* Re: [Bonding-devel] Re: Bonding driver unreliable under high CPU load
@ 2002-09-17 20:01 Jay Vosburgh
2002-09-17 20:15 ` Jeff Garzik
0 siblings, 1 reply; 5+ messages in thread
From: Jay Vosburgh @ 2002-09-17 20:01 UTC (permalink / raw)
To: Jeff Garzik
Cc: Cureington, Tony, Andrew Morton, Pascal Brisset, bonding-devel,
netdev
Well, now that it's been pointed out to me, that does look pretty
grotty. It works because MII_LINK_READY is defined to be 4, and the return
from bond_check_dev_link() is always a bitwise test against MII_LINK_READY,
so it works. Could be cleaner, though.
As far as netif_carrier_ok() goes, is it reliable? In looking at the
drivers, it appears that some don't update the flag (e.g., 3c59x.c).
-J
Jeff Garzik <jgarzik@mandrakesoft.com>@lists.sourceforge.net on 09/17/2002
12:45:57 PM
Sent by: bonding-devel-admin@lists.sourceforge.net
To: "Cureington, Tony" <tony.cureington@hp.com>
cc: Andrew Morton <akpm@digeo.com>, Pascal Brisset
<pascal.brisset-ml@wanadoo.fr>, bonding-devel@lists.sourceforge.net,
netdev@oss.sgi.com
Subject: Re: [Bonding-devel] Re: Bonding driver unreliable under high
CPU load
Cureington, Tony wrote:
> /* Yes, the mii is overlaid on the ifreq.ifr_ifru */
> mii = (struct mii_ioctl_data *)&ifr.ifr_data;
> if (ioctl(dev, &ifr, SIOCGMIIPHY) != 0) {
> return MII_LINK_READY; /* can't tell */
> }
>
> mii->reg_num = 1;
> if (ioctl(dev, &ifr, SIOCGMIIREG) == 0) {
> /*
> * mii->val_out contains MII reg 1, BMSR
> * 0x0004 means link established
> */
> return mii->val_out;
> }
Speaking of bonding, I wonder about the above code -- why do you return
mii->val_out directly? AFAICS you should test BMSR_LSTATUS (a.k.a.

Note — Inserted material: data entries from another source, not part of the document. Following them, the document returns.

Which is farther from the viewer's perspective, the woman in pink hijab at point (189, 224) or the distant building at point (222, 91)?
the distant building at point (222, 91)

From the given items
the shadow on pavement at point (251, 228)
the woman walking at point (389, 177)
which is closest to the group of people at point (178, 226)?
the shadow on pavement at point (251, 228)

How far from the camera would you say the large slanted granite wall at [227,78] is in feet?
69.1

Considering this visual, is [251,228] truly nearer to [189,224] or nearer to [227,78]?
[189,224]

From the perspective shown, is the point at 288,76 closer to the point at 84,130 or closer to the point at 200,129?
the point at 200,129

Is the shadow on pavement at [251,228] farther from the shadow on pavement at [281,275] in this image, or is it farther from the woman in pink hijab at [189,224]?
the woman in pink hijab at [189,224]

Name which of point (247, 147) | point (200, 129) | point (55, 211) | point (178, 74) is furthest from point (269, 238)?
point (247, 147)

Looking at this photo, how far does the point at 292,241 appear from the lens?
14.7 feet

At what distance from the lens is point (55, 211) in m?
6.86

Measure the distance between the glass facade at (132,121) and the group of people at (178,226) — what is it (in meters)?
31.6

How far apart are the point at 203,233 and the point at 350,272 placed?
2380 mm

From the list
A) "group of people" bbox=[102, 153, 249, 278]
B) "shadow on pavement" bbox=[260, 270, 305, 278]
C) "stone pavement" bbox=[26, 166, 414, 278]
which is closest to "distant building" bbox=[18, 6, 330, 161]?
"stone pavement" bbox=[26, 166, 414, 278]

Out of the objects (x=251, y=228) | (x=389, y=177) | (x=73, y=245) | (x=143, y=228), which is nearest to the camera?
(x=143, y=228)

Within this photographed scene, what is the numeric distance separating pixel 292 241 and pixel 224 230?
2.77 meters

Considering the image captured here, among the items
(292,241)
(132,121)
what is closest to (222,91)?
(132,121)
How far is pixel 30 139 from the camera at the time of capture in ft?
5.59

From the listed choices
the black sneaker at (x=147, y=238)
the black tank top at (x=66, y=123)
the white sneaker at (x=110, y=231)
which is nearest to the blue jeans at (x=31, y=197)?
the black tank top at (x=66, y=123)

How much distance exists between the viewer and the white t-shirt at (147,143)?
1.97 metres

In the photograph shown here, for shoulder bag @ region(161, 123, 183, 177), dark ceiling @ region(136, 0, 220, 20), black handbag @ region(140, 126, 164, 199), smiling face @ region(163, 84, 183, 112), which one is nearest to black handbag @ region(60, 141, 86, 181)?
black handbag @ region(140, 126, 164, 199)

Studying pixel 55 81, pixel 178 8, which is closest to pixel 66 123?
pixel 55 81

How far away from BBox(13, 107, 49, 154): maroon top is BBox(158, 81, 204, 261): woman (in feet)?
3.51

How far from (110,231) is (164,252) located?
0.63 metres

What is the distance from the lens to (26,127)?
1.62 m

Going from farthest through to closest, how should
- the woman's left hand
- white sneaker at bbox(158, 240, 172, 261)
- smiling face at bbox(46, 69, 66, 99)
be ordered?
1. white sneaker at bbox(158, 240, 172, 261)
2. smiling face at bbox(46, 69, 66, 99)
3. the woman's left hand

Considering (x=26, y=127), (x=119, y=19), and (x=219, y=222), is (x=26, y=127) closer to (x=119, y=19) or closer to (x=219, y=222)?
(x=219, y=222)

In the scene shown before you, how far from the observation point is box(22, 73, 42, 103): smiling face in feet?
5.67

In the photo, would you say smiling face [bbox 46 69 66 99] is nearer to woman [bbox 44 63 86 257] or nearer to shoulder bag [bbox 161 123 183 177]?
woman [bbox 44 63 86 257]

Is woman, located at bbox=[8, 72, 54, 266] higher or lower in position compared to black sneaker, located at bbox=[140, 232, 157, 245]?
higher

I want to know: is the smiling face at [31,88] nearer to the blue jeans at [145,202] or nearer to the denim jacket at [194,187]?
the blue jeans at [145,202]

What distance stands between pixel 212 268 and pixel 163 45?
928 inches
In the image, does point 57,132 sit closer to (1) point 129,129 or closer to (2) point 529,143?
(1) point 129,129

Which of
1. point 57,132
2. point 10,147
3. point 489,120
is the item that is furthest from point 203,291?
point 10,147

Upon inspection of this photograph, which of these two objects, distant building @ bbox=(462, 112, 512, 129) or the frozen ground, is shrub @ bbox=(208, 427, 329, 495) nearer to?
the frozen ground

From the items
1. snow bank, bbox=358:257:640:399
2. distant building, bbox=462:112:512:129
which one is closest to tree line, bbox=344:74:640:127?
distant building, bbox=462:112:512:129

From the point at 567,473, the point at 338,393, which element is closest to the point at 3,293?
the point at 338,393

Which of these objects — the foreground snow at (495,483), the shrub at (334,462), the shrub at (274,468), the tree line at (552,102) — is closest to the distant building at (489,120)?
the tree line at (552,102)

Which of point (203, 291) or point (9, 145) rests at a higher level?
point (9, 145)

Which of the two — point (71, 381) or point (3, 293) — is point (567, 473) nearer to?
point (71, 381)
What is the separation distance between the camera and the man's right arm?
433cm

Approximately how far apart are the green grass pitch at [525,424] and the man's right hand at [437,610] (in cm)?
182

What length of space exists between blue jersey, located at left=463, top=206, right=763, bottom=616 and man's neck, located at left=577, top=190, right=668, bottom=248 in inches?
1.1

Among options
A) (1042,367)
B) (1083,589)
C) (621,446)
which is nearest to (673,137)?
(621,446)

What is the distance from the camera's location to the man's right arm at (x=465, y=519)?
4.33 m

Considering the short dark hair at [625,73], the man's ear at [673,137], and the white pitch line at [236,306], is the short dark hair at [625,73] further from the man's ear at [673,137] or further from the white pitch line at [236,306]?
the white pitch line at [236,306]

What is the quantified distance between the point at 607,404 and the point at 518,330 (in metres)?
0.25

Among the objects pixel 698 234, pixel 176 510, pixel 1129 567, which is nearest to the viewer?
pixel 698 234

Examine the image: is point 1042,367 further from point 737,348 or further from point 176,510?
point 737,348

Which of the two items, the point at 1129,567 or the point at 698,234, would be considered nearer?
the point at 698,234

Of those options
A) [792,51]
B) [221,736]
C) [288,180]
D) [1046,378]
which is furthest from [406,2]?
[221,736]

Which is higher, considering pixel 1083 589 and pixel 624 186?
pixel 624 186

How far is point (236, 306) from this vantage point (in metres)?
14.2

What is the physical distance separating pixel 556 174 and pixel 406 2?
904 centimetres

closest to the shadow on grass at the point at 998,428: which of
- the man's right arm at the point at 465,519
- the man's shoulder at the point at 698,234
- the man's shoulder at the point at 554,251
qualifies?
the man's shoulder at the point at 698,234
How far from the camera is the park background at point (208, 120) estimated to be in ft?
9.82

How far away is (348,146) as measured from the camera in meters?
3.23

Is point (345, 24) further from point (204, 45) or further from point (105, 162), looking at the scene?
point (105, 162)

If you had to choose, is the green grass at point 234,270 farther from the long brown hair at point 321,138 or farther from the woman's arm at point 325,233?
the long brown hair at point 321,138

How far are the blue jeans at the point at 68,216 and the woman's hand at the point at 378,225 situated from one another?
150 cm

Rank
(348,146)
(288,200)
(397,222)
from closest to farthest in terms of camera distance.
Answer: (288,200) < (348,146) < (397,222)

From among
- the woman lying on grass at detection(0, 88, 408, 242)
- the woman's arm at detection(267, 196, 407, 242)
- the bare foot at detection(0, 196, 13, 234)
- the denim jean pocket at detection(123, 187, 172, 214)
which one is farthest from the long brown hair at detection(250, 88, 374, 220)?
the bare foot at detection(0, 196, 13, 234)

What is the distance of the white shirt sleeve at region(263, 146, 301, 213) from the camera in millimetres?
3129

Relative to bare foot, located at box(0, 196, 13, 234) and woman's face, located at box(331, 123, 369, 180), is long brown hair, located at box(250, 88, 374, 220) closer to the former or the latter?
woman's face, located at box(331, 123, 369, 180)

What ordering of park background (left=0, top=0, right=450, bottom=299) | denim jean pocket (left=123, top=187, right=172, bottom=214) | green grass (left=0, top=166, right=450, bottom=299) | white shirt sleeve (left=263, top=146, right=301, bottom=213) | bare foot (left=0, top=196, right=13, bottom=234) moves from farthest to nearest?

0x0004) and return MII_LINK_READY or zero -- not a bunch of random bits.
The status word can certainly be non-zero even when link is absent.
Also, a further question: do you have access to the slave struct
net_device? If so, just test netif_carrier_ok(slave_dev) and avoid all
that ioctl calling if it returns non-zero.
Jeff
-------------------------------------------------------
This SF.NET email is sponsored by: AMD - Your access to the experts
on Hammer Technology! Open Source & Linux Developers, register now
for the AMD Developer Symposium. Code: EX8664
http://www.developwithamd.com/developerlab
_______________________________________________
Bonding-devel mailing list
Bonding-devel@lists.sourceforge.net
https://lists.sourceforge.net/lists/listinfo/bonding-devel
^ permalink raw reply [flat|nested] 5+ messages in thread* Re: [Bonding-devel] Re: Bonding driver unreliable under high CPU load
2002-09-17 20:01 [Bonding-devel] Re: Bonding driver unreliable under high CPU load Jay Vosburgh
@ 2002-09-17 20:15 ` Jeff Garzik
0 siblings, 0 replies; 5+ messages in thread
From: Jeff Garzik @ 2002-09-17 20:15 UTC (permalink / raw)
To: Jay Vosburgh
Cc: Cureington, Tony, Andrew Morton, Pascal Brisset, bonding-devel,
netdev
Jay Vosburgh wrote:
>
> Well, now that it's been pointed out to me, that does look pretty
> grotty. It works because MII_LINK_READY is defined to be 4, and the return
> from bond_check_dev_link() is always a bitwise test against MII_LINK_READY,
> so it works. Could be cleaner, though.
Yep. Sounds like you also might want to replace a non-standard constant
(MII_LINK_READY) with its standard constant from linux/mii.h,
BMSR_LSTATUS, too, if you are going to use it like this.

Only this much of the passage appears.